>>>

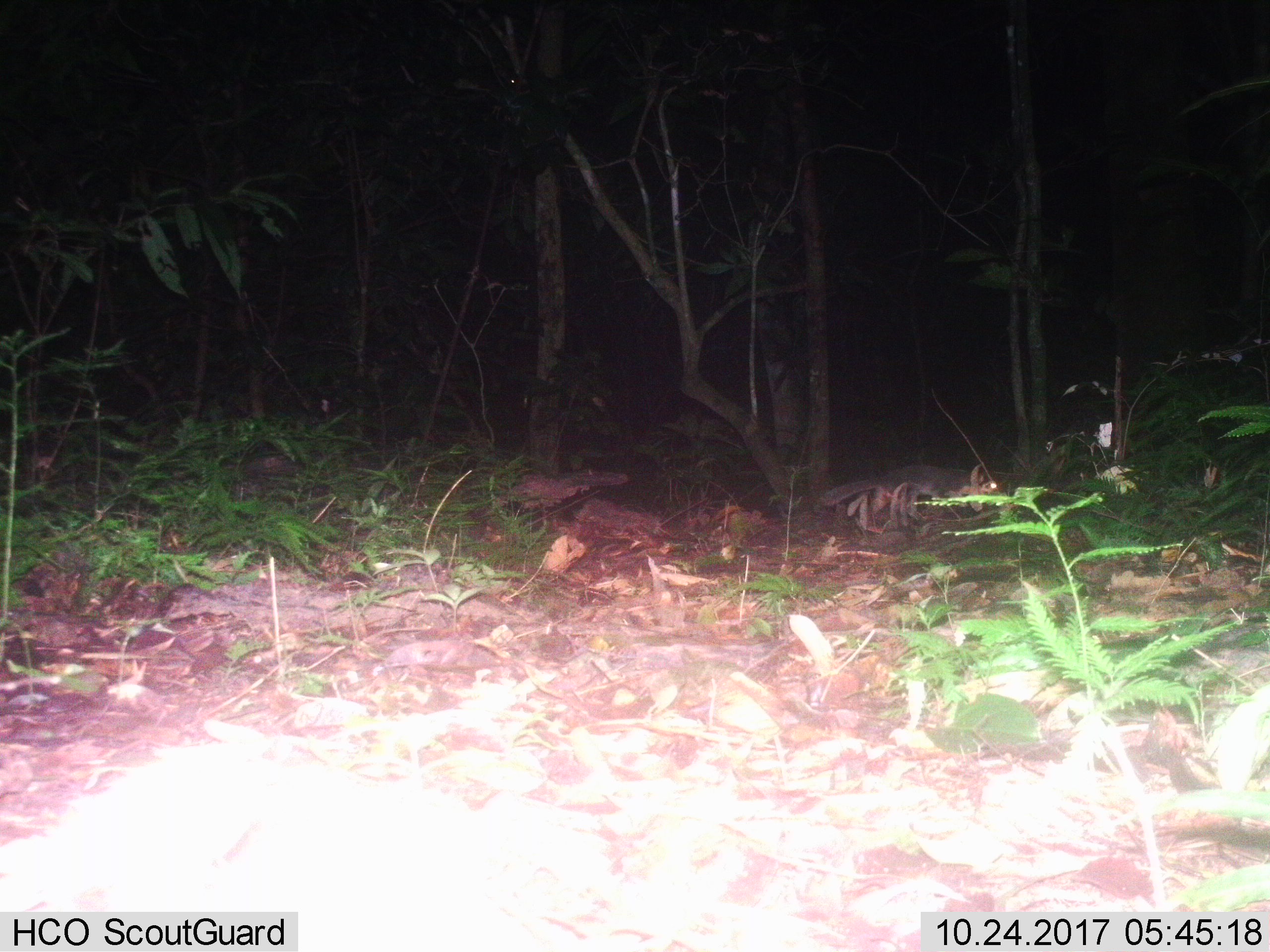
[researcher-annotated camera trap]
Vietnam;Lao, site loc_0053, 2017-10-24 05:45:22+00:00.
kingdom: Animalia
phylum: Chordata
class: Mammalia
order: Carnivora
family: Mustelidae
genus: Melogale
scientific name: Melogale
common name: ferret badger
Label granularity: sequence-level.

<<<

TASK TO COMPLETE
Print all the lines above again exactly, without any pictures.

COMPLETED EXERCISE
[researcher-annotated camera trap]
Vietnam;Lao, site loc_0053, 2017-10-24 05:45:22+00:00.
kingdom: Animalia
phylum: Chordata
class: Mammalia
order: Carnivora
family: Mustelidae
genus: Melogale
scientific name: Melogale
common name: ferret badger
Label granularity: sequence-level.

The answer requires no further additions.